The revised target of Rs 5,000 billion will still require additional taxation of almost Rs 450 billion by FBR. This will still be challenging but potentially achievable. As such, this article focuses instead on tax reforms in 2019-20 to achieve the target of Rs 5000 billion for FBR revenues.
The design of our proposed reform agenda is based on achieving the following objectives:
a) Achieve a simpler, transparent and a more friendly tax system, presently unwieldy and unnecessarily complicated.
b) Support a shift to a higher revenue-yielding and more buoyant tax regime.
c) Make the tax burden more equitable across income groups.
d) Promote investment, savings, exports and employment.
e) Minimize multiplicity of taxes and escalation in tax rates and focus on a gradual rationalization of rates with broad-basing of revenue sources.
f) Promote integration and cooperation between the Federal and Provincial tax systems.
g) Build in mechanisms, regulations and institutional processes to check tax evasion and corruption.
h) Create a more modern, autonomous and functional tax administration.
INCOME TAX The proposals related to income tax focus more on the development of a documentation -based income tax system, steadily reducing reliance on withholding taxes, many of which are indirect and regressive in nature and tend to have more nuisance value instead of only targeting income related transactions. The underlying intention is to distribute the liability of the long overdue structural adjustments on the basis of the capacity of different income groups to bear this burden.
Personal Income Tax In the budget of 2018/19 the exemption limit for personal income tax was trebled from Rs 400,000 to Rs 1,200,000 along with the slashing of tax rates for all income groups – highly unjustified concessions for a country struggling with inequities and large fiscal deficits. While a welcome correction was made in the mini-budget by the levy of a small lump sum tax and the raising of the marginal tax rate applicable to the highest income slab (the original budget was disproportionately benefiting individuals earning higher incomes), in our view there is a need to partially reverse this generous enhancement.
The present exemption limit is equivalent to $9,677, which is almost six times our per capita income. The corresponding exemption limit in India is equivalent to $3,576 and just over two times the country’s per capita income. We, therefore, recommend that the exemption limit be brought down from Rs 1,200,000 to Rs 600,000, to bring it in line with the tax structure in our region. By introducing an additional slab without raising the marginal tax rate for those falling in the highest income slab we estimate additional revenues of Rs 60 billion from this policy measure.
Holding Period Extension for Capital Gains We also strongly propose enhancement of the holding period for any exemption of a capital gains tax in the case of equities and real estate. However, the tax should be levied on real and not nominal capital gains. The Income Tax Ordinance should present the capital values inflation index with respect to the holding period. This index should be applied to the original cost and the difference with respect to the disposal value be treated as the capital gain for tax purposes.
In the case of immoveable properties there is a need to realign values of properties to reflect market rates. To this end the FBR valuation tables for different cities should be revised to ensure real values get captured while denying the assessing authorities the use of discretion. The withholding tax rate can then also be adjusted slightly downward.
__________________________________________________
Complete the following
[1] Please answer these questions about the tax reform article:
(a) How much additional taxation by FBR will the revised target still require?
(b) What personal income tax exemption limit do the authors recommend?
(c) Should the capital gains tax be levied on real or on nominal capital gains?
[2] List every distinct rupee amount that appears in the tax reform article, giving each one once.

Spatial question entries
__________________________________________________
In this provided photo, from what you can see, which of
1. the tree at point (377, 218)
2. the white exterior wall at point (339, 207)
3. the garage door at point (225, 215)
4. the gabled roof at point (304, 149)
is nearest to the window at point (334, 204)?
__________________________________________________
Solutions for each task
[1]
(a) Almost Rs 450 billion.
(b) Rs 600,000, down from Rs 1,200,000.
(c) On real capital gains, not nominal ones.

[2]
Rs 5,000 billion
Rs 450 billion
Rs 400,000
Rs 1,200,000
Rs 600,000
Rs 60 billion